Page 33 of Halftime

Faith’s voice was tight, and I knew she was fighting tears. And she’d hate that I knew she was close to crying. She’d only cried about twice the whole time we’d dated.

“Well, how about we go to my place, you cry out whatever you need to, and then you can call her. Is that a good plan?”

She pulled me close again. “Thanks, Seb. That sounds good.”

The guys were out, but I took her to my room. If she wanted to cry, I was going to give her privacy. There was no telling when someone would show up, and I didn’t want them asking questions. I ordered pizza and grabbed some beer from our fridge. When I got back to my room, I closed the door.

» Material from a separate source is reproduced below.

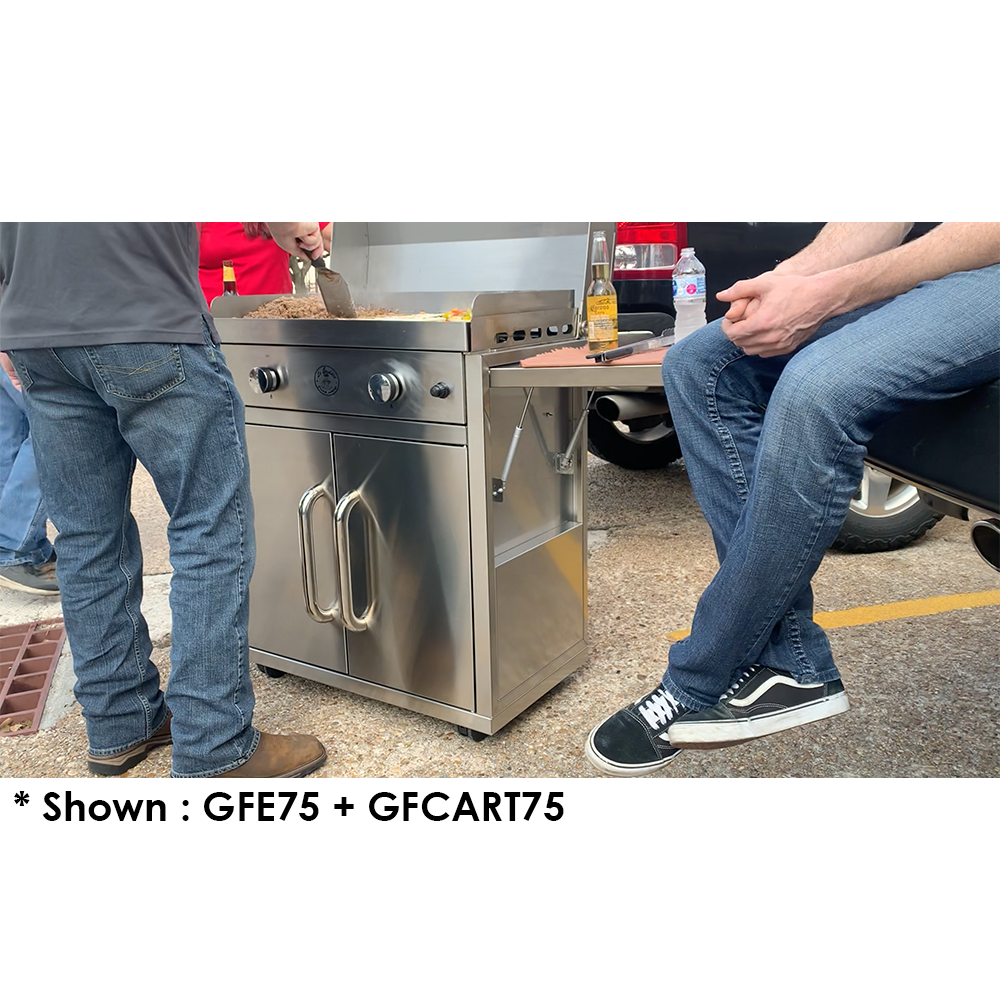 The Wee Freestanding Gas Griddle - GFE40 CK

Faith had curled up on the bed. My bed. I stepped over, passed her a beer, and sat down. I considered hugging her again, but getting that close on my bed might distract at least part of my brain, the asshole part, into thinking things that I shouldn’t. So I kept a little distance.

“Do you wanna talk, or try not to think about it? We could watch something on my laptop.”

She lifted her head, her rimmed-red eyes meeting mine. “I want to see her. I should have spent more time with her. When I see Coach tomorrow, I’m going to ask for some time off.”

I settled beside her, back to the wall, legs stretched over the bed. Just enough distance between us.

“It’s too bad she couldn’t come here and watch you play again. I know she’d like that.”

Faith pushed back her braid. “Could she do that?”

I stared at her. “Um, I don’t know.” I was a sophomore psych major. I did not know if stroke survivors with cancer could fly to watch a hockey game. I’d just been rambling, wanting to make Faith feel better. I must have done that. She sat up and had a hopeful expression.

“That’s a great idea. I’ll text my mom and see if she could do that.”

I had no idea if her grandmother was up to travelling, but I was glad to see some life back in Faith’s eyes. She texted back and forth with her mom for a while. I went and got the pizza when it arrived and brought it up.

“If Coach will let me know when I’m playing, they think they can come down for a weekend. Oh, pizza. Thanks!”

Maybe this plan wouldn’t work out, but Faith had something to look forward to. She wasn’t crying, and that was thanks to me, and that felt really good.

* * *

Faith

I felt lighter. There was still the knowledge that I was losing Gramma. She’d assured me she was going to fight it, but Mom had told me what the doctor said. I wanted to go home, to give up on the semester and stay with Gramma as long as I could. It was frustrating that she was so insistent I not do that.

She was proud of me for playing and had been the first person to tell me I could do this, that I could play in a men’s professional league if I wanted. Win the Cup. She and Gramps had always been my biggest fans.

She wanted me to keep playing for her. Ironic that I could’ve gone home and seen her during the first part of the semester when I hadn’t gotten time to play. But the idea of having her come and see me play again? It made me feel like crying, but good crying. And I was so grateful to Seb for thinking of it.

“Seb, thanks so much. For…all of this. I know you wanted to do something else—”

He shook his head. “No, this is fine. I mean, you just got news about your grandmother. Whatever you need.”

And then the words hit home, and I threw myself against his chest and bawled. I wasn’t proud of that. But it was sinking in, becoming real. Gramma was dying. Soon, not someday in the nebulous future. I don’t know how long he let me stay there soaking his shirt while he rubbed my back and I cried like a kid. I cried my fear and my regret and my sorrow out in a stream of tears and snot. I finally slowed down to a sniffle. This was so hard. And so unfair. She was just about done recovering from her stroke.

Seb had been great. He knew Gramma, and he knew what she meant to me. He’d come up with this idea that might work, and then he’d let me cry on him. I’d needed a friend. One that knew me, really knew me. I was so glad we’d cleared up what had happened last year, and that I had him again.

“I don’t think I’d have gotten through tonight without you.” My voice was rough, and the words came out muffled, but he got the idea.

He tightened his arm, and I turned my face up, wanting to thank him, to maybe kiss his cheek. But I misjudged, or he moved, and my lips touched his. And suddenly, it was us again. The two of us, on a bed, with chemistry that burned way too hot for friends.

10

Faith

I clutched his shirt, and he pulled me into his lap. Our lips fused together, and I didn’t know if I heard my moan or his. But our tongues were tangling, and I was reaching under his shirt, and my thoughts weren’t sad any longer. They were R rated.

Seb pulled back, chest heaving. “Faith, are you sure?”